THE PROBLEM:
Only some lines are wanted: please transcribe exactly those from the one containing "Dental insurance form on dark wood table" through the end of the data, pictures excluded.

SUPPLIED MATERIAL:

* * * * *

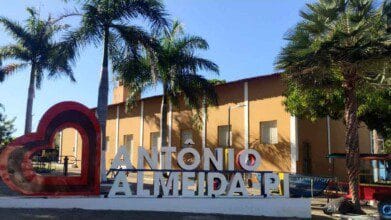 Fotografia tirada durante o dia mostra um letreiro turístico com a frase "Antônio Almeida PI", posicionado em frente a um prédio de fachada amarela com janelas brancas e telhado vermelho. Ao lado esquerdo do letreiro há um coração estilizado em vermelho. O local é arborizado, com palmeiras altas e outras árvores, sugerindo um ambiente urbano e acolhedor no município de Antônio Almeida, no estado do Piauí.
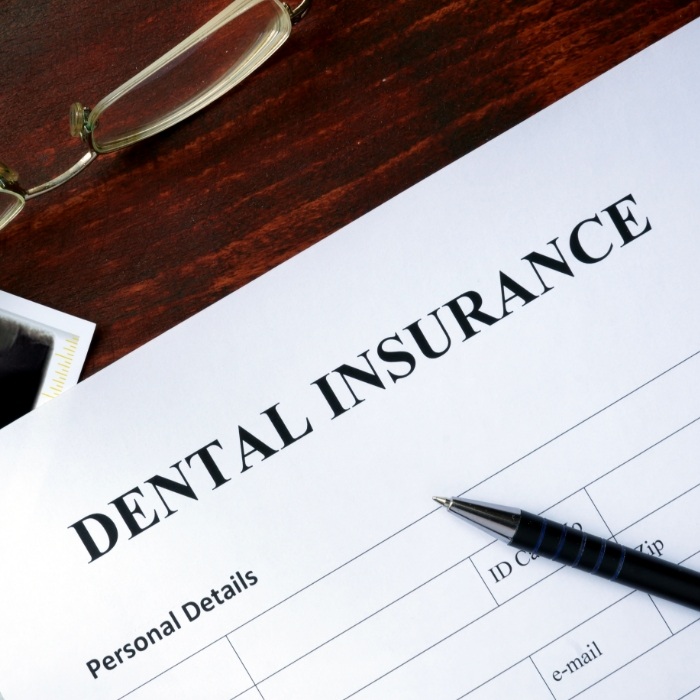 Dental insurance form on dark wood table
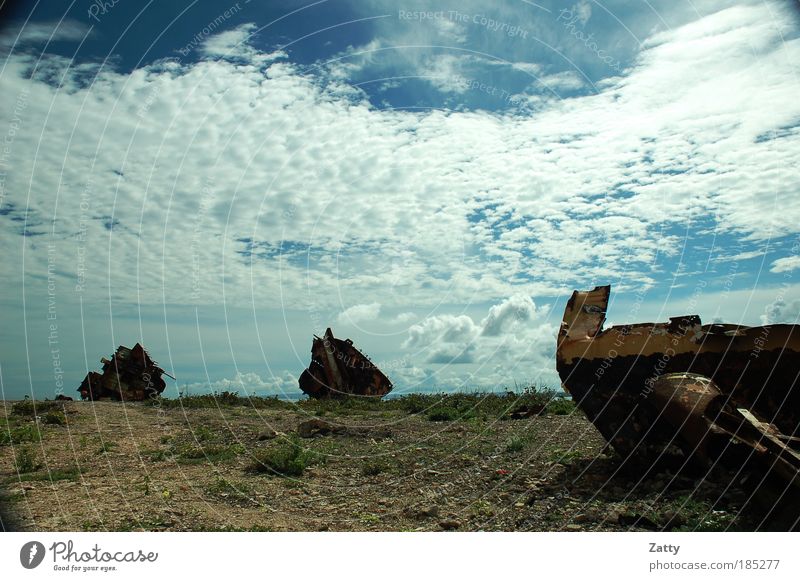 ship graveyard Clouds Rock Coast Navigation Wreck Stone Metal Rust Dirty Creepy Broken Chaos Destruction Colour photo Exterior shot Deserted Copy Space top Day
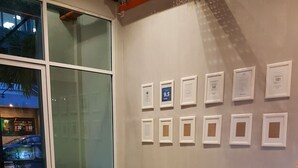 A modern waiting area with a large window, a white desk with an Apple iMac, two purple ottomans, a brown sofa with a blue pillow, and a wall with framed certificates. - SKYPOD Hostel (Kota Kinabalu)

* * * * *

ANSWER SECTION:
 Dental insurance form on dark wood table
 ship graveyard Clouds Rock Coast Navigation Wreck Stone Metal Rust Dirty Creepy Broken Chaos Destruction Colour photo Exterior shot Deserted Copy Space top Day
 A modern waiting area with a large window, a white desk with an Apple iMac, two purple ottomans, a brown sofa with a blue pillow, and a wall with framed certificates. - SKYPOD Hostel (Kota Kinabalu)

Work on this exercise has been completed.